EXERCISE TASK A -> Please report every line of the records that contains the string "instances". Case counts, so only matches with the same capitalization qualify.

SUPPLIED PASSAGE ->
§ §

Strauss: Die Liebe der Danae

In his last and most cheerful opera on a mythological theme, Richard Strauss took up an idea by the long-dead Hofmannsthal, fusing Jupiter’s many terrestrial love affairs with the legend of Midas’s golden touch to tread lightly on the Ring’s territory of love versus power. Taking on excess Wagnerian cargo in its central act, Strauss’s Classical vessel then steers confidently to a final curtain matching Rosenkavalier for poignancy as Jupiter-Strauss takes his leave of earthly love.

Our rating

4

Published: January 20, 2012 at 1:19 pm

COMPOSERS: Strauss
LABELS: Telarc
WORKS: Die Liebe der Danae
PERFORMER: Lauren Flanigan, Peter Coleman-Wright, Hugh Smith, William Lewis, Lisa Saffer, Michael Hendrick; Concert Chorale of New York, American SO/Leon Botstein
CATALOGUE NO: CD-80570

In his last and most cheerful opera on a mythological theme, Richard Strauss took up an idea by the long-dead Hofmannsthal, fusing Jupiter’s many terrestrial love affairs with the legend of Midas’s golden touch to tread lightly on the Ring’s territory of love versus power. Taking on excess Wagnerian cargo in its central act, Strauss’s Classical vessel then steers confidently to a final curtain matching Rosenkavalier for poignancy as Jupiter-Strauss takes his leave of earthly love. It is a work that many of us have loved almost to distraction since Charles Mackerras’s BBC Radio 3 studio recording confirmed what Clemens Krauss first unveiled to the world at Salzburg in 1952 (happily recorded, and now a valuable historic document on CD). With the major companies still hanging fire, there have been two recent releases from unexpected sources – first Garsington, privately issuing a memento of David Fielding’s bittersweet production, and now Telarc, capturing live a far more recording-friendly New York concert performance.

§ §

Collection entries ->

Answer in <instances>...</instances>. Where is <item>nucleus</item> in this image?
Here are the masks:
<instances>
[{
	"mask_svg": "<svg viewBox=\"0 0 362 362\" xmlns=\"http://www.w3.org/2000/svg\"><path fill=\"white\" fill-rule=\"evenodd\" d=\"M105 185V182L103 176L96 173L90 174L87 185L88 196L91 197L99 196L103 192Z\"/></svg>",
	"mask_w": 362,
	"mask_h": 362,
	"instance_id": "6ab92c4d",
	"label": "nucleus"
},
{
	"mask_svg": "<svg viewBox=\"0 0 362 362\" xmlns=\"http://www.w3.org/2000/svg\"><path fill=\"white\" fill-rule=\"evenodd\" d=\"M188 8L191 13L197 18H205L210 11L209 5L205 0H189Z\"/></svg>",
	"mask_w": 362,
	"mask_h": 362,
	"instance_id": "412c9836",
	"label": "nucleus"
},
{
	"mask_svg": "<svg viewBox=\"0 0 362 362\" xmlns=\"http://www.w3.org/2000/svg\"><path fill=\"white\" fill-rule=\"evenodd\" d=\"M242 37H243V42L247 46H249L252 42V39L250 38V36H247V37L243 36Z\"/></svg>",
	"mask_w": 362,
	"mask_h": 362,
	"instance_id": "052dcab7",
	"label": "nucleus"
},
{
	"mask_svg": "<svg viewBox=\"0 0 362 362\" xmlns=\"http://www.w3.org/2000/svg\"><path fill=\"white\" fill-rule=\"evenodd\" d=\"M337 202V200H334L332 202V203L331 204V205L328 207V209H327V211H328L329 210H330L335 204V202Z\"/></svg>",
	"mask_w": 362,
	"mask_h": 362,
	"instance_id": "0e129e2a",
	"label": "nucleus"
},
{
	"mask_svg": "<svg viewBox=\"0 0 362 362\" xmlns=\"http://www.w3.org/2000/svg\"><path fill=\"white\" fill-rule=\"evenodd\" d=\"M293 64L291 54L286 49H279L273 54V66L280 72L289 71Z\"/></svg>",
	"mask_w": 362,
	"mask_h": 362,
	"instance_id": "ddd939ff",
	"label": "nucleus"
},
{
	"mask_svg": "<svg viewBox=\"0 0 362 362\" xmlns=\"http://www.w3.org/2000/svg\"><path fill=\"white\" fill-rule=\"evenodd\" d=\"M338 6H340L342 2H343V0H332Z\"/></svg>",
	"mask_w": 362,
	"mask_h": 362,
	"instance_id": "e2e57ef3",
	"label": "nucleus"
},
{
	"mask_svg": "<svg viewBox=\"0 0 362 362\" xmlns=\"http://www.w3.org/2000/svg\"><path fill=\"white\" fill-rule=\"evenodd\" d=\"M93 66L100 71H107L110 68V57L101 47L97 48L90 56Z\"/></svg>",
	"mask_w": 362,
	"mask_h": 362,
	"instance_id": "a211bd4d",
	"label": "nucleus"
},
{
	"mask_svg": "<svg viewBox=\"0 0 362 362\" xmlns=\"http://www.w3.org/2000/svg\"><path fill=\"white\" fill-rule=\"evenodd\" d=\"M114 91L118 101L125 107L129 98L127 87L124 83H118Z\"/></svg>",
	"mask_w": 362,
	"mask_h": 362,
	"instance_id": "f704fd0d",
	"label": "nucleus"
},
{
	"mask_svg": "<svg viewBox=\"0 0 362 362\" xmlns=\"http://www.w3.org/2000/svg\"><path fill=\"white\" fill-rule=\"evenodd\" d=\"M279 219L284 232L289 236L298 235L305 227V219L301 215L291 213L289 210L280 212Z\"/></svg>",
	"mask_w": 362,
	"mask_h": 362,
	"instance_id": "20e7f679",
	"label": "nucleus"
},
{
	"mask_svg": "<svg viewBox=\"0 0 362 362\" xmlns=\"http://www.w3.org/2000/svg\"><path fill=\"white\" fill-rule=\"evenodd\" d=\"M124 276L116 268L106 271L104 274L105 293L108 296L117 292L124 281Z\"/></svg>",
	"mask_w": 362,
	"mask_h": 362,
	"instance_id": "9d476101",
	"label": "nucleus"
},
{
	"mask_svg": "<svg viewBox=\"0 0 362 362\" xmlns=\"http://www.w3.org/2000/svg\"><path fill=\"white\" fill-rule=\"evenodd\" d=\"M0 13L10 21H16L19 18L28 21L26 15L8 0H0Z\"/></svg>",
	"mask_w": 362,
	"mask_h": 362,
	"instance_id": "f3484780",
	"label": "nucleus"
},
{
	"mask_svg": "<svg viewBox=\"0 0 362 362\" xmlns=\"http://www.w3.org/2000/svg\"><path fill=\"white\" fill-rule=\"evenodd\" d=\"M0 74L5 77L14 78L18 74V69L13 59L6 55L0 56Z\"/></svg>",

§ §

EXERCISE TASK B -> For each statement below, answer yes or no on whether it agrees with the Strauss review, and quote the words of the review that decide it. (i) Clemens Krauss first unveiled the opera at Salzburg in 1952. (ii) The Telarc release is a studio recording. (iii) Strauss took up an idea by Hofmannsthal.

WRITTEN REPLY A ->
Answer in <instances>...</instances>. Where is <item>nucleus</item> in this image?
<instances>

WRITTEN REPLY B ->
(i) Yes: "what Clemens Krauss first unveiled to the world at Salzburg in 1952"
(ii) No: "now Telarc, capturing live a far more recording-friendly New York concert performance"
(iii) Yes: "Richard Strauss took up an idea by the long-dead Hofmannsthal"